Francisco Filizzola fez o depósito em cheque "sem fundo", admite. A quantia era muito alta, conta entre risos. Mas os "bicho" não foi ao baile e continuou solto. "Tudo na vida tem começo, meio e fim. O mais gratificante de tudo é que, no fim, com tantas alegrias e algumas tristezas, principalmente pelo preconceito, encerro uma etapa da vida com a felicidade de que foi um espaço tão querido da cidade.”
“Semente”
"Vida que segue." Com muito bom humor e tranquilidade, Filizzola considera que “a semente foi plantada e muitas quadras Vilarinho se espalharão pela cidade. Não guardo rancores e nem culpo ninguém". A pandemia foi o tiro certeiro para a decisão de colocar o imóvel à venda. O setor de eventos é o que mais sentiu a crise, com suspensão das atividades desde os primeiros momentos, em março de 2020. E sem previsão de voltar a atuar.

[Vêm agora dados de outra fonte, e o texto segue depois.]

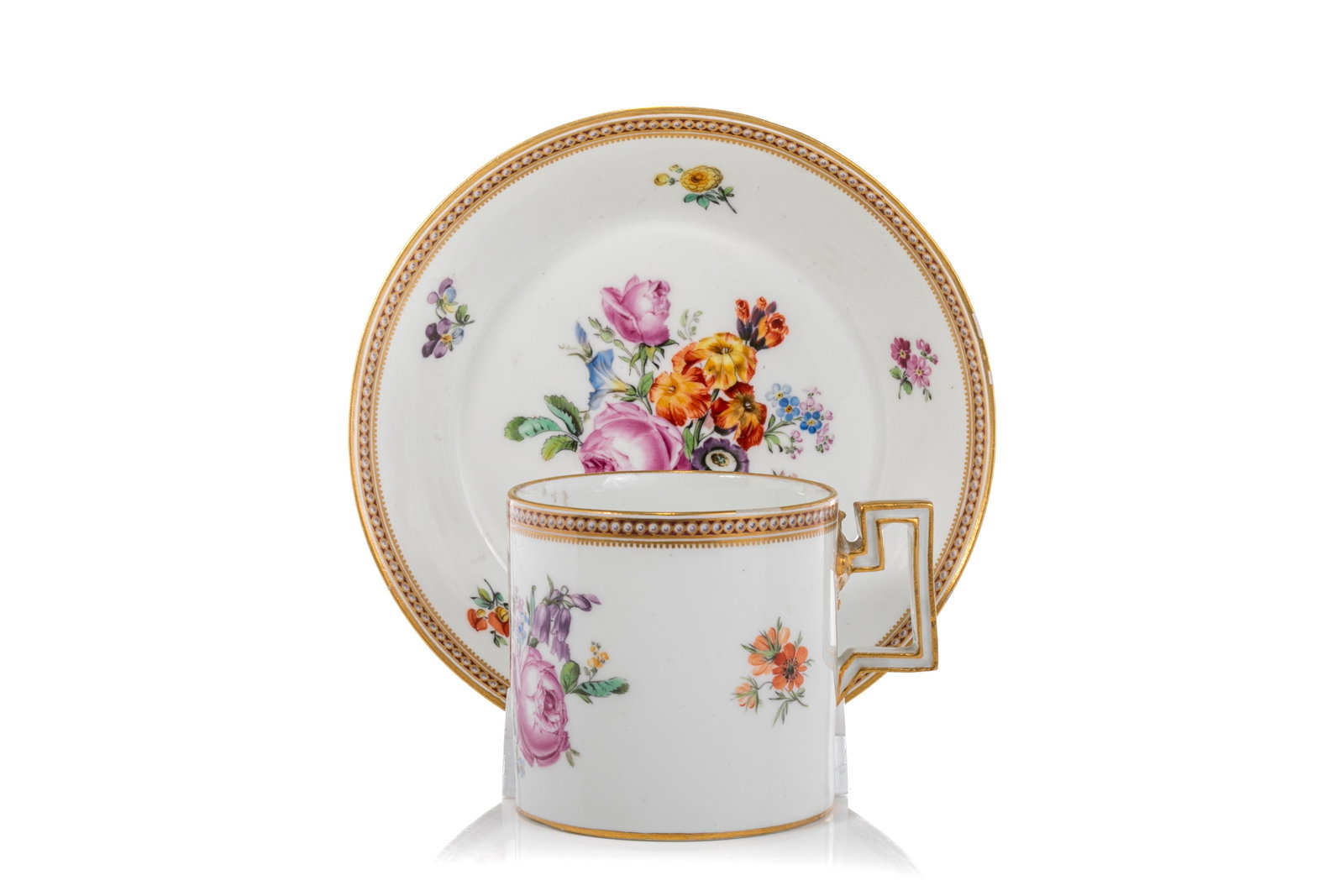 18th C MARCOLINI MEISSEN PORCELAIN CAN & SAUCER: White porcelain ground with deutsche blumen polychrome spray, the can with angular, trapezoidal handle, both with repeating beaded motif to rim. Blue crossed swords mark to base with Marcolini star. D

"Tenho um espaço que não posso explorar em sua total potencialidade. Apesar do nome, não era apenas quadra, tínhamos vários eventos. Nesses anos todos, trouxemos os artistas top do samba nacional, promovemos os primeiros bailes funk da capital. Aqui realizamos formaturas, ordenação de padres e festivais evangélicos. Nos tornamos uma referência para a cidade."
As práticas esportivas, tendo como principal atividade o futebol de salão, continuam funcionando, mas não cobrem os custos. "Não acredito que os eventos voltem antes de dezembro de 2022, e, caso aconteça, virão com muitos protocolos." Antes da pandemia, eram 71 funcionários, hoje são quatro. Foi referência a uma população economicamente vulnerável, com poucas opções de lazer, que trouxe "inúmeras gratificações", lembra com carinho o proprietário. Foram muitas as tentativas de fazer com que esse espaço abrigasse políticas públicas. "Enviamos inúmeros projetos a todas as instâncias municipais, estaduais e federais. Mas não obtivemos resposta", lamenta.